Text section:
- - - -

Softwood Lumber Prices Soften, January US Housing Starts Pop: March 2019

Softwood Lumber Prices Soften, January US Housing Starts Pop: March 2019

Important data releases delayed by the US government furlough are starting to catch up to normal schedule. Because everything is related between agencies, there have been delays in Statistics Canada releases, since StatsCan works closely with US Census on North America data. This week Monday came out Canadian sawmill manufacturing sales and Canadian softwood lumber production for full-year 2018, as well as US housing starts for January.
When this data is put against North America lumber prices there is apparent a very good metric and indicator for near-term future US home building activity.
Please see full-year 2018 Canadian sawmill sales and lumber production here: https://madisonsreport.com/2019/03/11/canada-sawmill-sales-softwood-lumber-production-full-year-2018/

North America Softwood Lumber Wholesaler Price: March 2019

After remaining flat at US$422 mfbm for several weeks, wholesaler prices for benchmark lumber (net FOB sawmill) commodity Western Spruce-Pine-Fir KD 2×4 #2&Btr dropped by -$20, or -5%, to end last week at US$402 mfbm. The prices of most other standard commodities were unchanged from the previous week, however studs took a beating, with big dips of -1% to -6% across all species of studs. One-year-ago, that price was $138, or 34%, higher than it is now; at US$540 mfbm in the beginning of March 2018.

- - - -

[Data of scene-based questions]
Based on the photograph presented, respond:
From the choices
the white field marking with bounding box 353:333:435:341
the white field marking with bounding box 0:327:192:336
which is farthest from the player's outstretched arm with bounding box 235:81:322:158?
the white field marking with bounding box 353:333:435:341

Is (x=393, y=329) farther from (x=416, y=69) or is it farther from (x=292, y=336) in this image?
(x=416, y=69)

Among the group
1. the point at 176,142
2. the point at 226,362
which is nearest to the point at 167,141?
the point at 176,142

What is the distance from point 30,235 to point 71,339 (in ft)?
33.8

- - - -

Tasks to complete:
1. Copy the lumber market report between "After remaining flat" and "of March 2018.", inclusive.
2. Proceed with the lumber market report, picking up right after its final sentence.
The data has no connection to the lumber market report.

Answers:
1.
After remaining flat at US$422 mfbm for several weeks, wholesaler prices for benchmark lumber (net FOB sawmill) commodity Western Spruce-Pine-Fir KD 2×4 #2&Btr dropped by -$20, or -5%, to end last week at US$402 mfbm. The prices of most other standard commodities were unchanged from the previous week, however studs took a beating, with big dips of -1% to -6% across all species of studs. One-year-ago, that price was $138, or 34%, higher than it is now; at US$540 mfbm in the beginning of March 2018.

2.
This could provide insight into future US 2-to-4 unit new construction, as more studs are used here than for single-family building.
A troubling development last week, as Madison’s reported, “The US Lumber Coalition made moves last week to revise current 20 per cent duties on softwood lumber imports from Canada. While the revision would normally be a routine request under the umbrella of annual administrative reviews, the more than 1,000 Canadian producers and exporters being targeted for revision of countervailing duty rates is out of the ordinary. Following the typical 12 to 18 month period for administrative reviews, Canadian companies can expect possible revisions of rates on future imports, as well as potential retroactive adjustments to duties deposited during the periods under review by the US Department of Commerce.”
More news on this surfaced madly Tuesday as an Ontario hardwood sawmill contacted Madison’s with their “administrative notice”. Details on this will be provided as soon as it occurs

Sales activity for WSPF mills in the United States improved noticeably last week as producers reduced most of their #2&Btr R/L asking prices. — Madison’s Lumber Reporter

US Housing Starts: January 2019

The latest US housing starts data, for January 2019, has proved quite positive. US residential housing starts in January rose +18.6% to a 1.23 million annualized rate, according to US Commerce Department figures Monday that were delayed two weeks by the federal shutdown. Permits, a proxy for future construction, rose 1.4 percent to a 1.35 million rate, compared with forecasts for a decline.
In even better news for the Canadian and US forest products industry, most of this new construction came from single-family houses, which were being built at the strongest rate since May 2018.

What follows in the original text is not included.